The information Macartney could obtain, more than a hundred years ago, about the »Table-Land of Little Tibet and the Hills extending N. W. to Yarkand», could not be very great. He found out that a 5 days' journey N. E. of Kashmir an evident ascent commences, which is very considerable for 3 or 4 days, and then less to Leh. But he is right in concluding that this ascent continues on »to the great ridge which separates Tibet from Yarkand, as appears by the course of the stream which comes from that point». This ridge, he says, answers to the Pamir Ridge, and from his map it seems as if he regarded the Kara-korum and Pamir Ranges almost as one and the same fold, only with a little bit of the Beloot Taugh coming in between them. The road from Leh to Yarkand crosses it 15 days from Leh. On account of the country being perfectly desolate he could not get any information about it. But he is sure the whole country is excessively mountainous.
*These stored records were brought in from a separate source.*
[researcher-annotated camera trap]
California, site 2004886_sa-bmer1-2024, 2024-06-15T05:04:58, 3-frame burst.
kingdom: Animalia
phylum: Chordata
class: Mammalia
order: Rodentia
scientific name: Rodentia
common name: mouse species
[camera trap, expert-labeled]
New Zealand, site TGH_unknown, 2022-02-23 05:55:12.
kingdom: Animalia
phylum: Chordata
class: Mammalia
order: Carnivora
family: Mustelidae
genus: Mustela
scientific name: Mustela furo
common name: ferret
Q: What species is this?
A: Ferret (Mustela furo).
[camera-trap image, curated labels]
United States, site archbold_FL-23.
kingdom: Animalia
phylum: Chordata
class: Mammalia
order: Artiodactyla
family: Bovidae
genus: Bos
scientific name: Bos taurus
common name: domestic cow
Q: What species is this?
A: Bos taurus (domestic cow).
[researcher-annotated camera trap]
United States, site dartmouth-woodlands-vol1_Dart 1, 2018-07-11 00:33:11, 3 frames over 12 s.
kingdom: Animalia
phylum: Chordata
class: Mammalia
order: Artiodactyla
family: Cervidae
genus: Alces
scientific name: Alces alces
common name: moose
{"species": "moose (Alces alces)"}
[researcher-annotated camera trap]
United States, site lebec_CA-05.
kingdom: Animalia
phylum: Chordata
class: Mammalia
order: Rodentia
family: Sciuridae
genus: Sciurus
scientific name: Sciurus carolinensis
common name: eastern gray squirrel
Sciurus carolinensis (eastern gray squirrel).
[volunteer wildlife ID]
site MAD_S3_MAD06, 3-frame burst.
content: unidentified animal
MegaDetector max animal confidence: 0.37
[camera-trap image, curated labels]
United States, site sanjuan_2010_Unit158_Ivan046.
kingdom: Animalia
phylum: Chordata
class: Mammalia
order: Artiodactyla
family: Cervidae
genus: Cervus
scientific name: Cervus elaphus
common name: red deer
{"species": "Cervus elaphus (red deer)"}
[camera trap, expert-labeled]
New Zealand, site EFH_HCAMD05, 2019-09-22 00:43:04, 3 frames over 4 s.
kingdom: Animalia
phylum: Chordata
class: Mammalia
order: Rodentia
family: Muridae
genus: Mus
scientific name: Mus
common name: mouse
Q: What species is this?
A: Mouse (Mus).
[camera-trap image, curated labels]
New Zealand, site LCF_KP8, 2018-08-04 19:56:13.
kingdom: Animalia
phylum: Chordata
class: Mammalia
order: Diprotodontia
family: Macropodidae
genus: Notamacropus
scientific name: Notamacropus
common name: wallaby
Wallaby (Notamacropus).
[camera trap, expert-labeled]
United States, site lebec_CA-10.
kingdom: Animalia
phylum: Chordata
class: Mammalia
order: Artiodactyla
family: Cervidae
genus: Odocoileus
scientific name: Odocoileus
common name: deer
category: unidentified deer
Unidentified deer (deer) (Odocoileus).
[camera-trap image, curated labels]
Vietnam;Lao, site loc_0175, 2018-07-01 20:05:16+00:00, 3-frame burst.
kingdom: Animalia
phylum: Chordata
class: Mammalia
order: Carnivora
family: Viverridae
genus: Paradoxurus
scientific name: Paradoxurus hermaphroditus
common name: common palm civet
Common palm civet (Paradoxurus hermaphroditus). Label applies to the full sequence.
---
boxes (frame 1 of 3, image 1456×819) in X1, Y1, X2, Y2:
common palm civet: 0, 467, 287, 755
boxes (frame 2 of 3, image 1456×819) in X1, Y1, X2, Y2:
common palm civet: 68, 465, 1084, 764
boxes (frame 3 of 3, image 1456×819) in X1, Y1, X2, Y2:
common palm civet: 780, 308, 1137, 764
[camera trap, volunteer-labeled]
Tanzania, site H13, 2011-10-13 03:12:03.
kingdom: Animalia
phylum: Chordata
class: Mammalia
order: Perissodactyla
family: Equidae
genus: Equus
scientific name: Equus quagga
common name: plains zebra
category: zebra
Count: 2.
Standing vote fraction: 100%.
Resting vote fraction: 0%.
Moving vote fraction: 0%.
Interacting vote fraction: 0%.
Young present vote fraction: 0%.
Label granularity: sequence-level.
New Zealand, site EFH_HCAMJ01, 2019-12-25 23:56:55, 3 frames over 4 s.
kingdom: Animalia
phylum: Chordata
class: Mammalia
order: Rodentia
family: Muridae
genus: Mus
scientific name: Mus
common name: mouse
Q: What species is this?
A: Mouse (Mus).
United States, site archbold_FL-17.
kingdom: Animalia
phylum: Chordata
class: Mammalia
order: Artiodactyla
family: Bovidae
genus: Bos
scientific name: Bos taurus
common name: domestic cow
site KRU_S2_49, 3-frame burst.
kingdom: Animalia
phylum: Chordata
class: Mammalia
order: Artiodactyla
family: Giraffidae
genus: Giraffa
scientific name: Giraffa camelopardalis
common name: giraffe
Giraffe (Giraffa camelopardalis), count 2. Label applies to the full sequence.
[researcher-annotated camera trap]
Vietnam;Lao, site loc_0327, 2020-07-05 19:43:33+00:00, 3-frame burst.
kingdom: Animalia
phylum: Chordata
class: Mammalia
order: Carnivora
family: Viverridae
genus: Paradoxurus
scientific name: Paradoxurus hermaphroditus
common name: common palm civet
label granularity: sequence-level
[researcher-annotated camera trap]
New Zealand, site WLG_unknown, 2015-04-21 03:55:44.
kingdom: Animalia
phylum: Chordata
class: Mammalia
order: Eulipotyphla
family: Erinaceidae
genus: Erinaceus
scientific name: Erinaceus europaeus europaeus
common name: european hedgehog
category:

Lieut. Macartney's beautiful map to Elphinstone's work was »altered» from a map of 1809.1 Here Leh is situated on the Ladak River to which the Shauyook comes from the N. W., after having followed the southern foot of the »Mooz-Taugh or Karra-koorrum Mts.». There is of course, and must be at such an early date, much confusion about the situation of the different countries and mountains. The country »Cashghar or Kaushkaur» is situated between the Kara-korum and Hindu-kush and is not to be confounded with the Kashgar of Eastern Turkestan, which is also entered at the northern edge of the map. Although even Sir HENRY RAWLINSON some sixty years later denied the existence of a Kara-korum Range, MACARTNEY has drawn such a range on his map as clearly as the Himalaya. A road coming from the south and passing the Surik-kol Lake crosses this range and divides at its northern foot, the left branch going to Cashgar, the right to Yarkand, after having passed Oortung (Örtang). But the road which follows the Shayok River up and crosses the Kara-korum Range diagonally, is quite another one on the map, although both these roads in reality are one and the same. However, it may be that the eastern road on the map corresponds to the Kara-korum road, and the western, as it passes the Kara-kol and Sarik-kol, may be meant as the Tagarma road from Pamir to Kashgar. To this points the name Tunjee Tar amongst the mountains of Mooz Taugh. Under such conditions the Mooz Taugh is the Kashgar Range with the Mus-tagh-ata, and Tunjee Tar is the Tenghi-tar, or »the narrow Passage», which I have described elsewhere.2 Farther south on the same road the map has an Ak Tash, which, again, points to the ordinary Kara-korum road. But it is difficult to identify the two roads from these few names, as all three, Mus-tagh, Tenghi-tar, and Ak-tash, are rather common names in these regions.

I A Map of the Kingdom of Caubul. And some of the Neighbouring Countries Altered from a Map constructed in the year 1809. By Lieut. John Macartney, 5th Reg. Bengal Native Cavalry. — Pl. XXI is a reproduction of the N. E. part of this map.

2 Through Asia, Vol. I, p. 264 et seq. Cp. above p. 4o and Vol. VIII.